Ce week-end, Sète est devenue la capitale des joutes françaises. Pour la première fois depuis 40 ans, un rassemblement a réuni les différentes méthodes pratiquées à travers le pays : joutes lyonnaises Givordine, parisiennes, provençales, alsaciennes… Six techniques représentées, des barques à rame aux embarcations motorisées, des lances fines aux embouts plus massifs. Le Cadre royal a vibré sous les chocs et les plongeons, offrant au public un spectacle à la fois spectaculaire et chargé d’histoire.
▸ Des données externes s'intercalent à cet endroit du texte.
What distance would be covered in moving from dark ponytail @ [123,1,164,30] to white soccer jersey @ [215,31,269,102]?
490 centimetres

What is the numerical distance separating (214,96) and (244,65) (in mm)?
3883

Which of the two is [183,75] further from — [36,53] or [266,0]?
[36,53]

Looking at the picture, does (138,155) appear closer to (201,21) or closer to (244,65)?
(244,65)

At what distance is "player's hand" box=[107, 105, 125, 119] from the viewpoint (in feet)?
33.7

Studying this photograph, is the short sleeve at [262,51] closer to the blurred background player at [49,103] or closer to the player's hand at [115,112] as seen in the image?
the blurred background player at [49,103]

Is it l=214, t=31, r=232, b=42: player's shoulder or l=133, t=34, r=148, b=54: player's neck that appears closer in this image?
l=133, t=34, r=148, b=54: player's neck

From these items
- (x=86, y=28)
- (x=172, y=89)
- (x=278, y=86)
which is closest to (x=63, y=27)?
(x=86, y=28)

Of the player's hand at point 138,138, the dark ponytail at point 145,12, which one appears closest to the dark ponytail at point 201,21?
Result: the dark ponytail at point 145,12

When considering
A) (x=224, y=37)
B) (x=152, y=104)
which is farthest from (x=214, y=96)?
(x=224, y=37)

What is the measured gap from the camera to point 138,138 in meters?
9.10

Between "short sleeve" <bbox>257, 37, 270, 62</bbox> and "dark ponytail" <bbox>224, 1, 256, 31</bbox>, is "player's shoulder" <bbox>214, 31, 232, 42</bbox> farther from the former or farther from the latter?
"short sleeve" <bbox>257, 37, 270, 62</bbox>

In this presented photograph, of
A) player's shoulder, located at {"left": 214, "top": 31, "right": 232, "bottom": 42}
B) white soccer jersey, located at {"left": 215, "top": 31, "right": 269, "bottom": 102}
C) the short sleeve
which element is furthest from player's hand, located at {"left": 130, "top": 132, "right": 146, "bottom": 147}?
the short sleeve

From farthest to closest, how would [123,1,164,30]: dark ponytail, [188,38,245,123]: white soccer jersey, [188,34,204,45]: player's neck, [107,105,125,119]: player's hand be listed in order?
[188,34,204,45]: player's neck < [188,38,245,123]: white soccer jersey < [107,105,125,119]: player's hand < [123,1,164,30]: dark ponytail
Dans cette diversité, chaque jouteur défend sa méthode et son héritage. « On pourrait penser à unifier toutes les méthodes, mais cela effacerait l’histoire et les racines de chaque région. Certaines datent de plus de deux siècles, comme le club d’Arras, fondé il y a 220 ans. Chaque méthode porte une histoire séculaire, » explique Anne-Lise Perret, présidente de la Fédération française de joutes et de sauvetage nautique.
Un effort d’athlète
Mais les joutes sont aussi un sport exigeant. « C’est un sport avant tout. Nous dépendons du ministère des Sports, nous organisons des championnats de France officiels. La pratique demande un entraînement quotidien, des étirements, de la force pour tenir le grand écart et manier des lances très lourdes… c’est vraiment un effort d’athlète, » précise-t-elle. Les gestes traditionnels se mêlent donc à une véritable performance physique, où technique et endurance sont indispensables.
Entre folklore et compétition, le rassemblement de Sète illustre ce mélange unique. Les joutes françaises continuent de vivre, portées par la passion des participants et l’enthousiasme du public. Ici, sport et tradition ne s’opposent pas, ils se complètent.